— Прошу прощения, обязан был ответить, — сказал Слесаренко, недовольно копаясь у пояса. — Так вот что я хотел бы пояснить, — продолжил он и вдруг сам потянулся к бутылке.
— Вы позволите? Спасибо… Общеизвестный факт: семнадцать процентов акций компании принадлежат так называемым миноритарным акционерам. Среди них самый крупный владелец — вы, Иван Степанович… Да, спасибо, я это уже попробовал — чудесно… Собственно, ваш пакет не в состоянии изменить сложившегося на рынке равновесия. Но люди по привычке смотрят на вас и тоже не спешат расстаться со своими акциями. А вот ежели вы решитесь на продажу, то, скорее всего, это вызовет некую цепную реакцию. Семнадцать процентов…
— И тридцать пять американских, — сказал старик.
— Пусть даже так, — примирительно наклонил голову Слесаренко. — В итоге получаем новый контрольный пакет со всеми вытекающими отсюда вероятными последствиями — организационными, кадровыми, финансовыми и так далее. Смею вас заверить, Иван Степанович, в подобной дестабилизации сегодня не заинтересован никто.
— Вы теоретик, — произнес старик, — на практике все по-другому. И вообще, вы здесь человек новый.
— Это весьма относительно. Я не первый год в нефтяном бизнесе, и к «Сибнефтепрому» мы присматривались уже давно. И не просто присматривались.
— Ага, проговорился! — весело хмыкнул старик. — А я, вообще-то, думал, вы по политической линии пойдете. Ну там, в сенаторы, губернаторы…
— Как я уже докладывал Владимиру Васильевичу, по институтскому диплому я нефтяник.
— Ну, так и выпьем за нефтяников. Нина! Горячее неси!
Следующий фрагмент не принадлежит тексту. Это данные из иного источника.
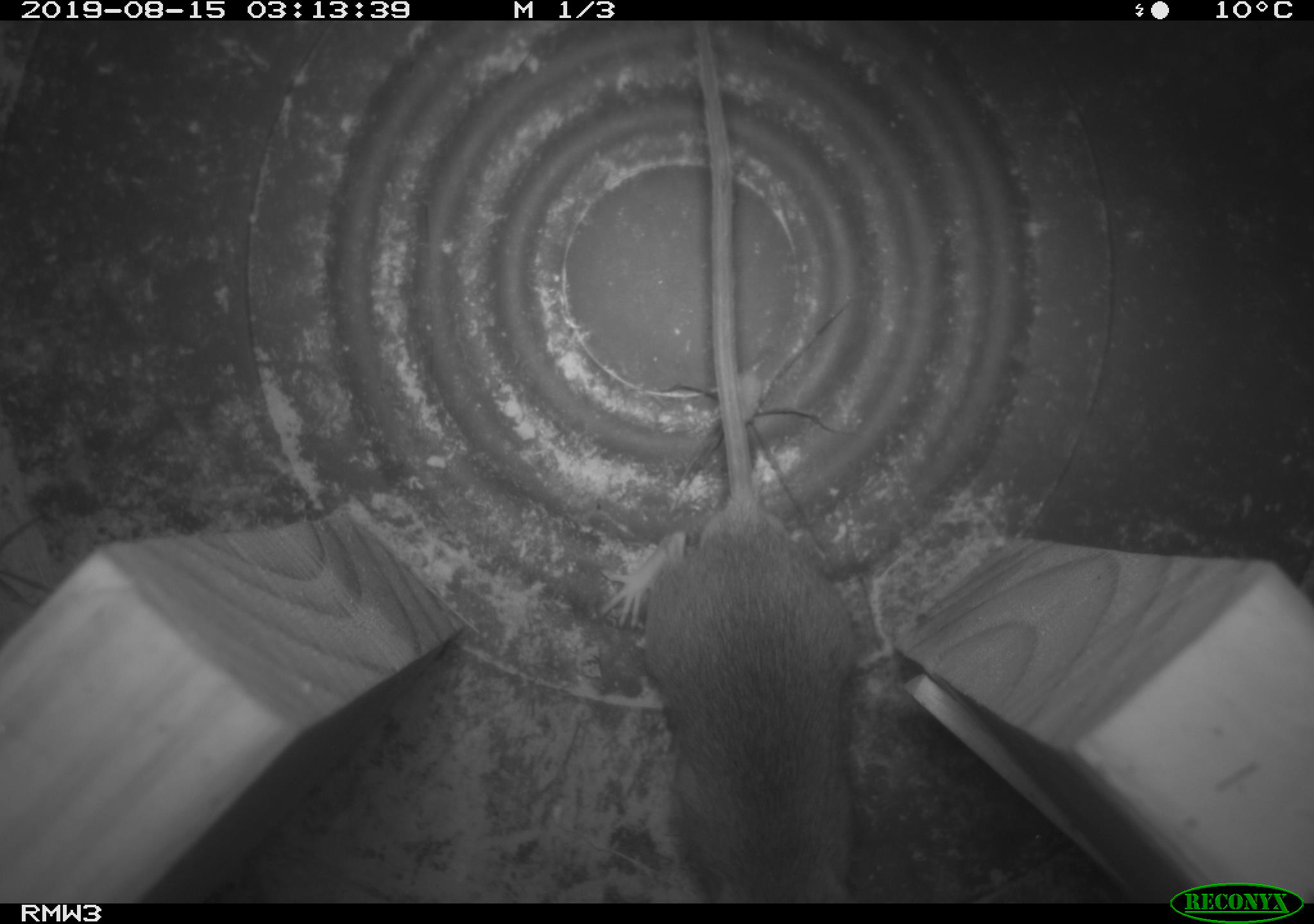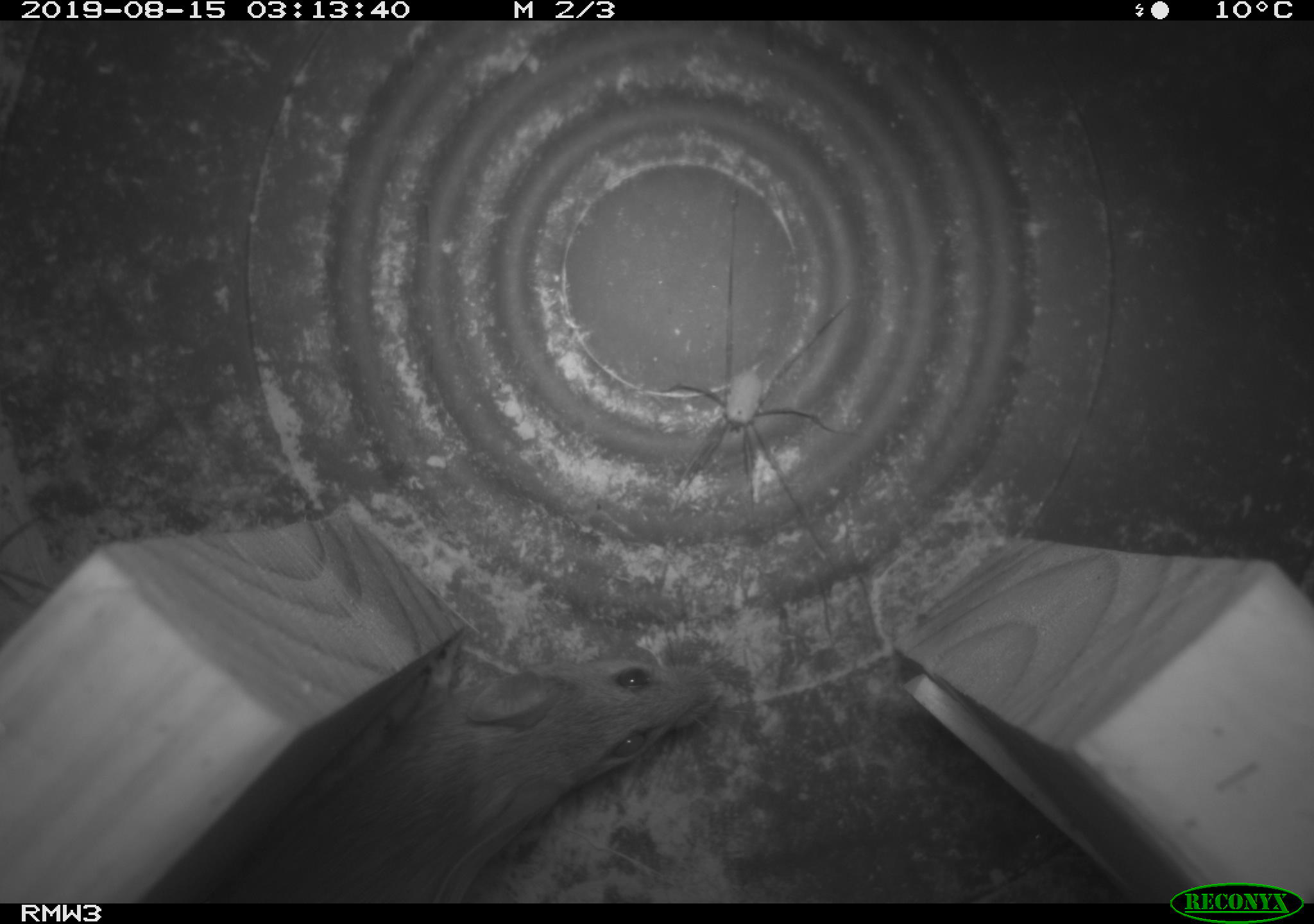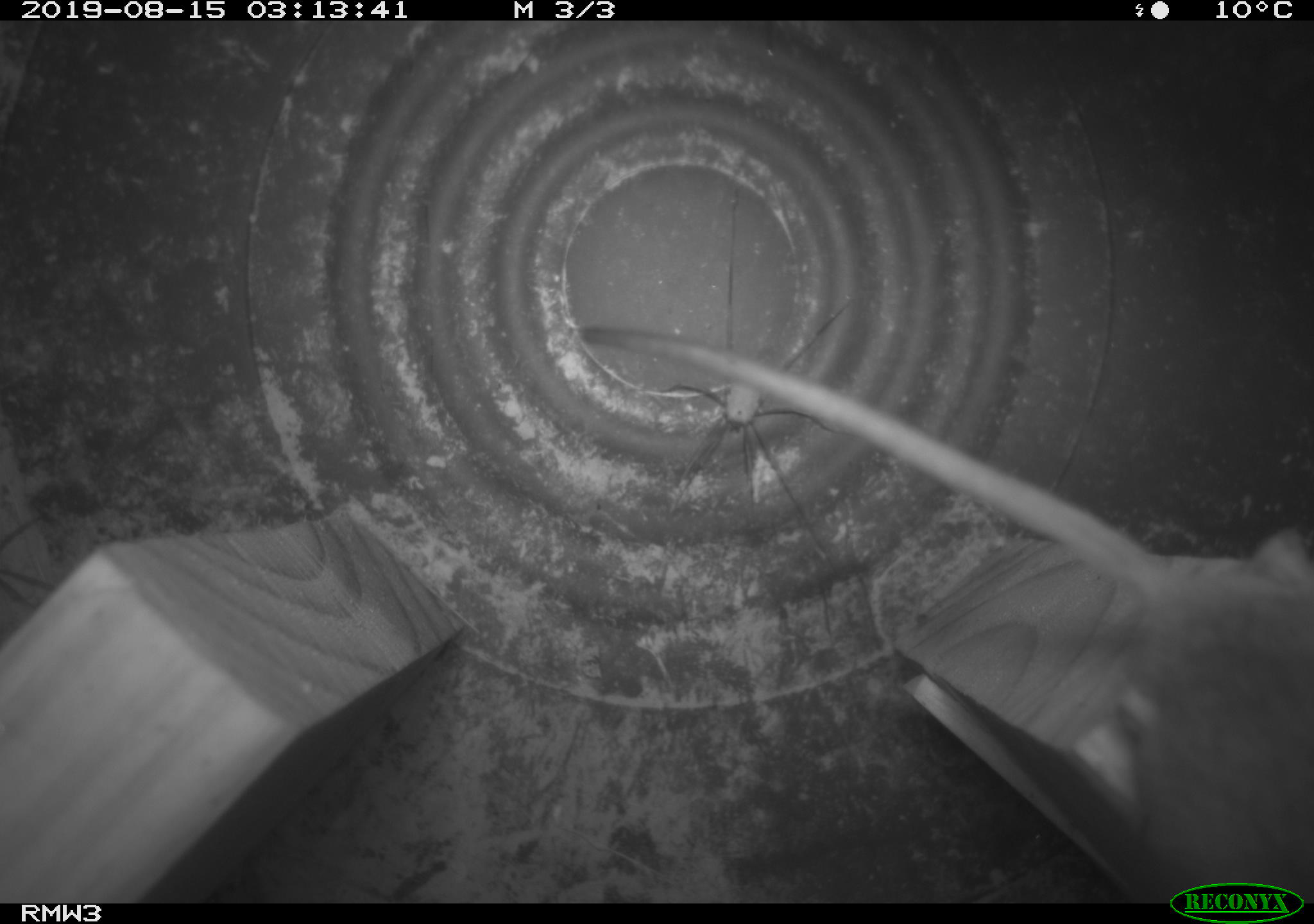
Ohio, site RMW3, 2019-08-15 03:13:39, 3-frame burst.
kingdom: Animalia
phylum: Chordata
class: Mammalia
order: Rodentia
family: Cricetidae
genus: Peromyscus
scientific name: Peromyscus leucopus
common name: white-footed mouse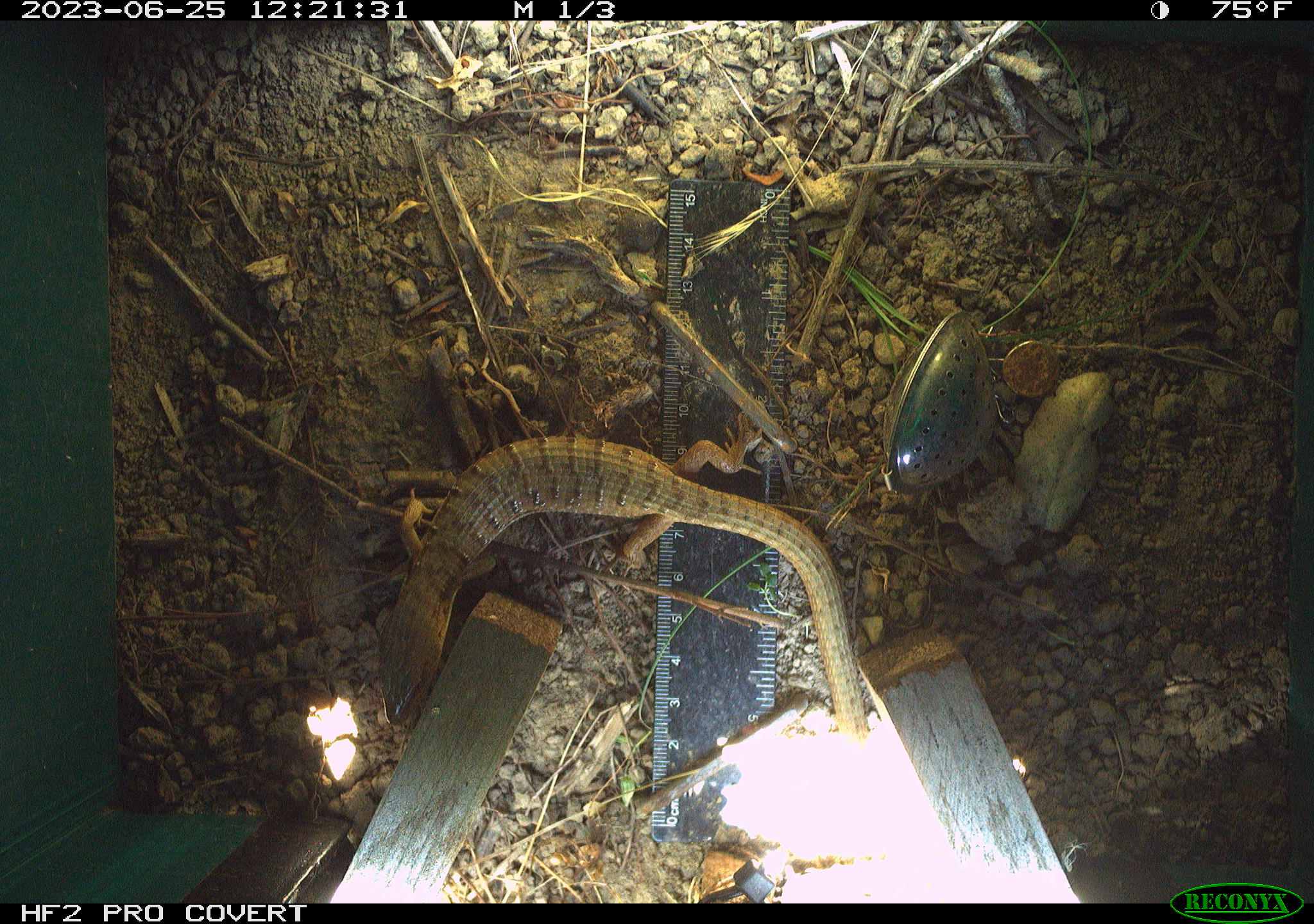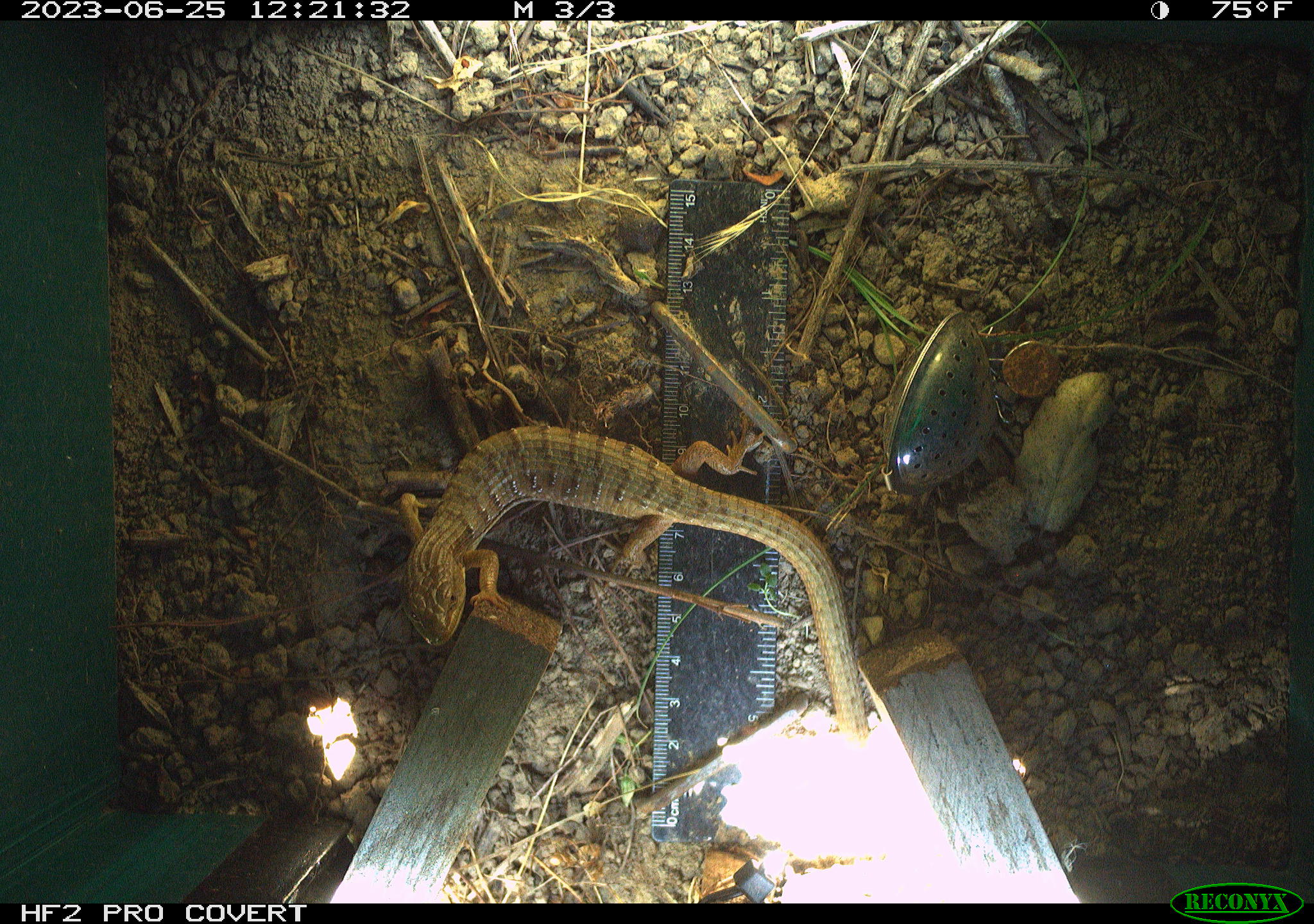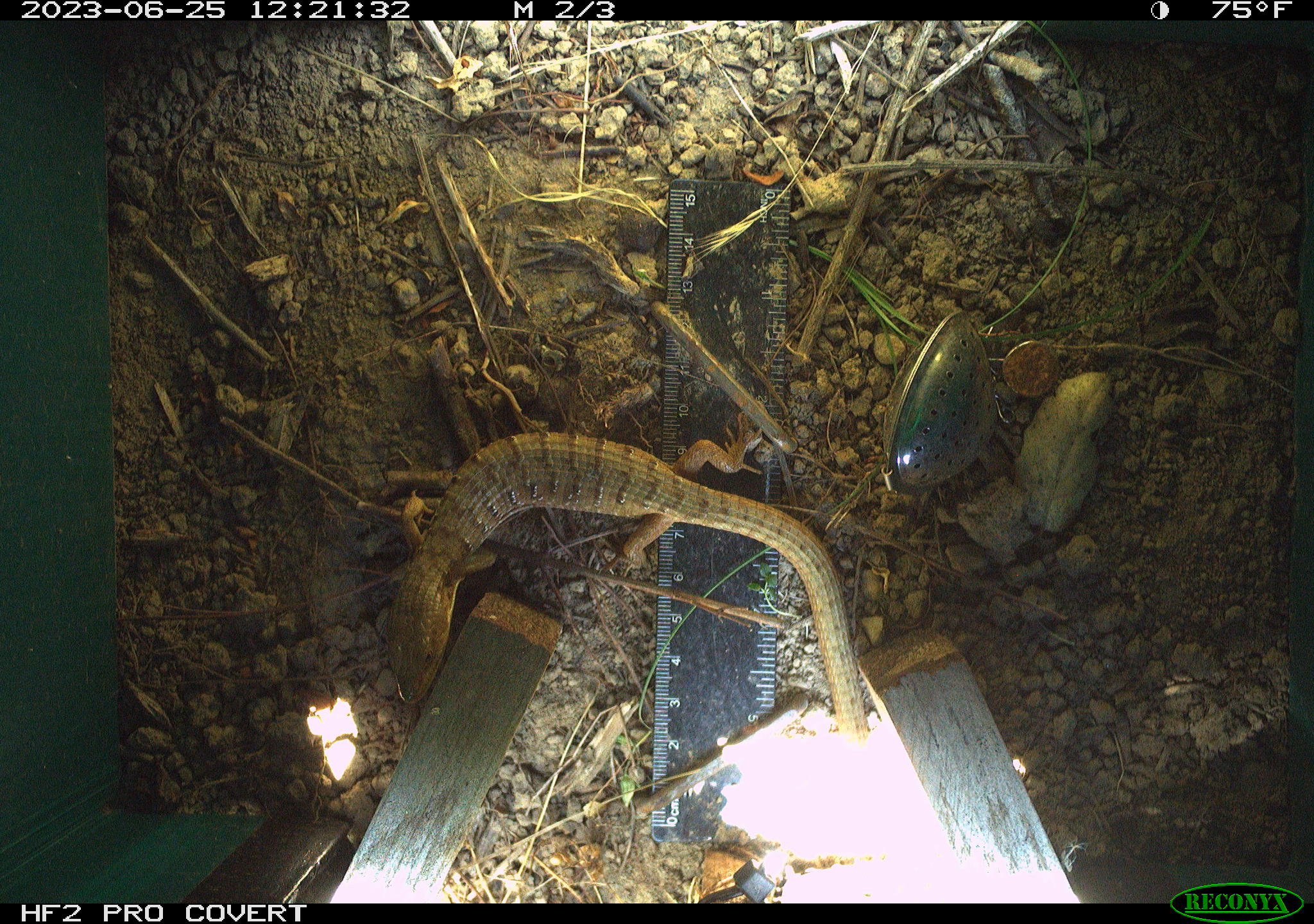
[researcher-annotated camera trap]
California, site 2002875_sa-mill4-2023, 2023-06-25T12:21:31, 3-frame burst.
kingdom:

Лузгин поднял с колен салфетку и аккуратно прикрыл ею пепельницу. Как хорошо, подумал он, что не успел здесь надымить. Заслышав шаги и скрип деревянных ступенек, Слесаренко поднялся со стула и оправил пиджак. Да снимите вы его, сказал старик, ведь жарко в комнате, снимите! Лузгин принялся размышлять, следует ли ему приветствовать появление любимой тещи вставанием, и пришел к выводу, что не следует, он все-таки свой, он домашний. Вручая цветы хозяйке, зарумянившейся от удовольствия, Слесаренко уважительно пожал ее пухлую руку, но целовать не стал, и Лузгину это понравилось: он терпеть не мог гусарские манеры у окончательно немолодых мужчин.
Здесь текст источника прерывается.